Transformation
2 skills for defining and running SQL/Python transformations with full support for write strategies, engine selection, and task dependencies.
Skills
transform
Primary transformation skill. Define SQL or Python transformations that read from loaded data and produce business-level datasets.
You: /transform Create a revenue summary transformation that joins orders and payments
Key features:
- SQL and Python task definitions
- Jinja2 templating in SQL
- Task dependency management
- Engine selection (Spark, Native, DuckDB)
- All write strategies supported
job
Run SQL/Python transformation jobs. Functionally similar to transform with focus on the CLI execution aspects.
You: /job Run the revenue_summary transformation in the analytics domain
Configuration Example
# metadata/transform/analytics/revenue_summary.sl.yml
transform:
name: revenue_summary
database: "{{SL_DATABASE}}"
domain: analytics
sink:
connectionRef: my-bigquery
partition:
- order_date
writeStrategy:
type: OVERWRITE
tasks:
- name: revenue_summary
sql: revenue_summary.sql
writeStrategy:
type: UPSERT_BY_KEY
key: [order_date, product_id]
expectations:
- name: count_check
params:
min: 1
-- metadata/transform/analytics/revenue_summary.sql
SELECT
o.order_date,
o.product_id,
p.product_name,
SUM(o.quantity * o.unit_price) as total_revenue,
COUNT(DISTINCT o.customer_id) as unique_customers,
COUNT(*) as order_count
FROM {{ domain "sales" }}.orders o
JOIN {{ domain "products" }}.products p
ON o.product_id = p.product_id
WHERE o.order_date >= '{{ start_date }}'
GROUP BY o.order_date, o.product_id, p.product_name
Task Dependencies
Tasks within a transform can depend on each other:
tasks:
- name: staging_orders
sql: staging_orders.sql
- name: revenue_summary
sql: revenue_summary.sql
dependencies:
- staging_orders

[PROVIDED INFORMATION]
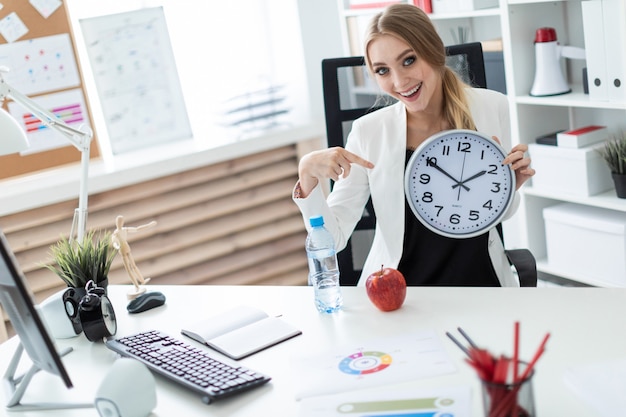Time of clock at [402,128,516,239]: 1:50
...
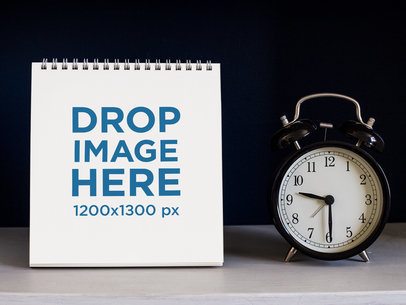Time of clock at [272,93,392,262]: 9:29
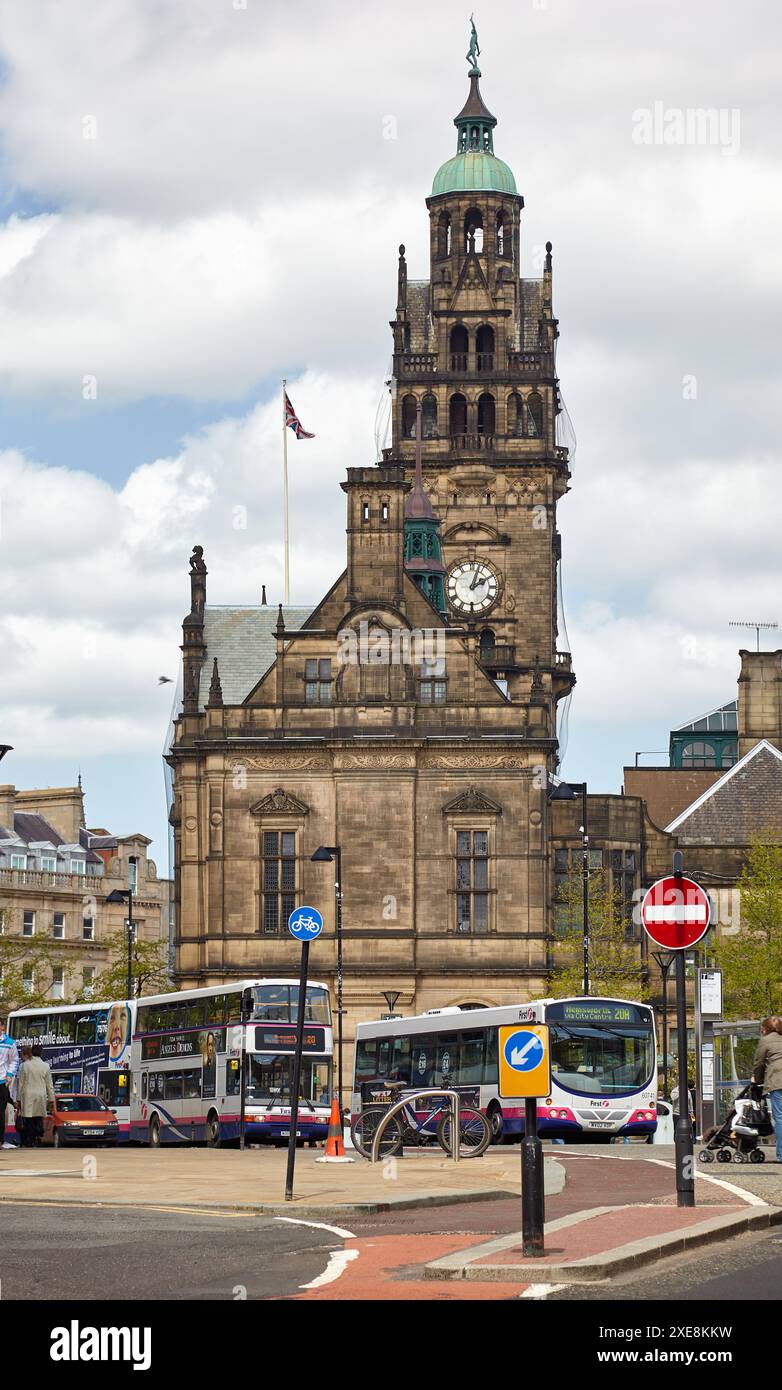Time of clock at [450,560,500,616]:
==
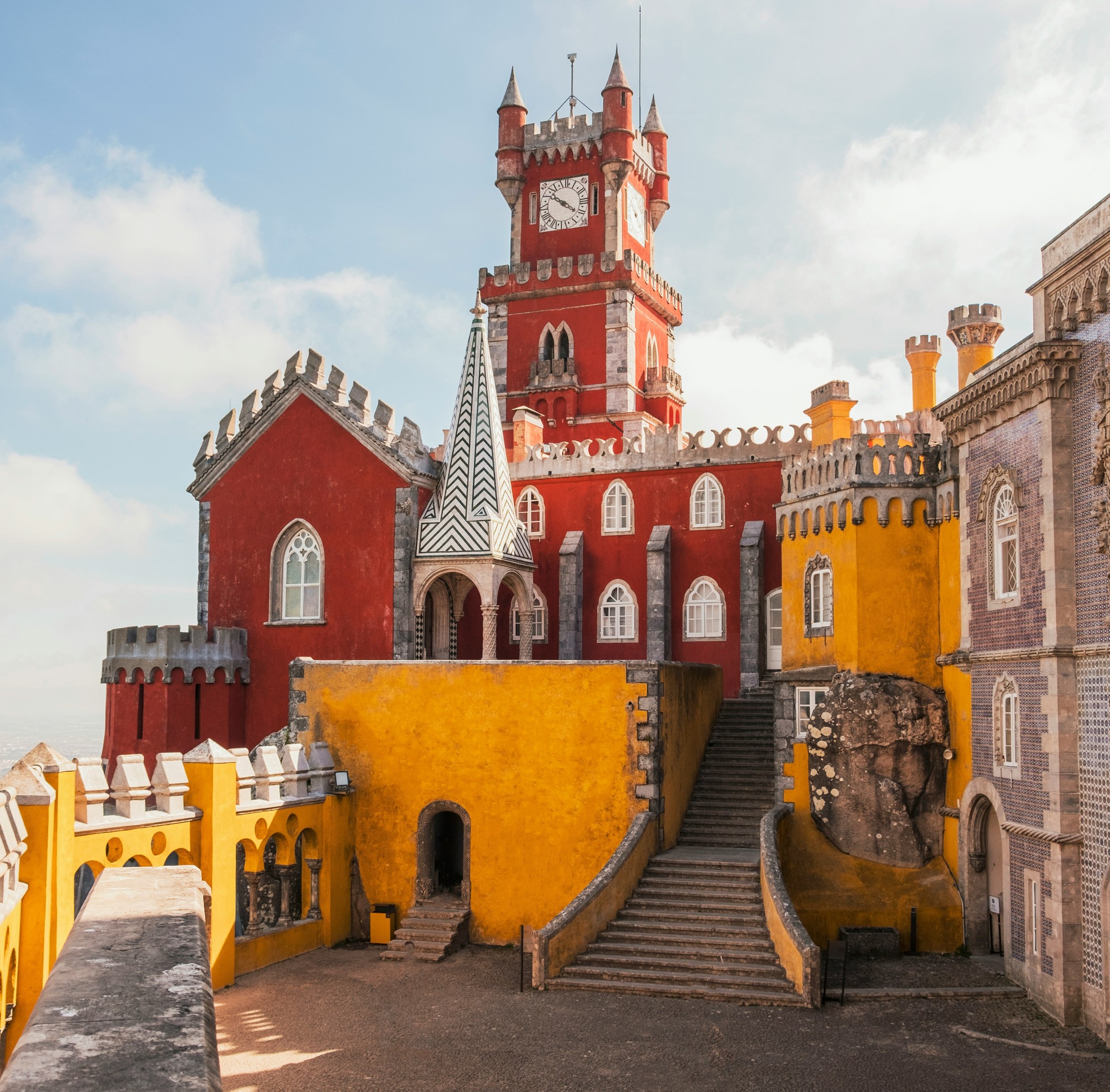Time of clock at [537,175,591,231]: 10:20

[GIVEN EXERCISE A]
Please output the part of the transformation documentation between "You: /transform Create" and "(Spark, Native, DuckDB)", inclusive.
[GIVEN EXERCISE B]
According to the transformation documentation, what aspects does the job skill focus on?
[GIVEN EXERCISE C]
List every key feature that the transformation documentation gives for the transform skill.

[WORKED SOLUTION A]
You: /transform Create a revenue summary transformation that joins orders and payments
Key features:
- SQL and Python task definitions
- Jinja2 templating in SQL
- Task dependency management
- Engine selection (Spark, Native, DuckDB)

[WORKED SOLUTION B]
The job skill focuses on the CLI execution aspects.

[WORKED SOLUTION C]
- SQL and Python task definitions
- Jinja2 templating in SQL
- Task dependency management
- Engine selection (Spark, Native, DuckDB)
- All write strategies supported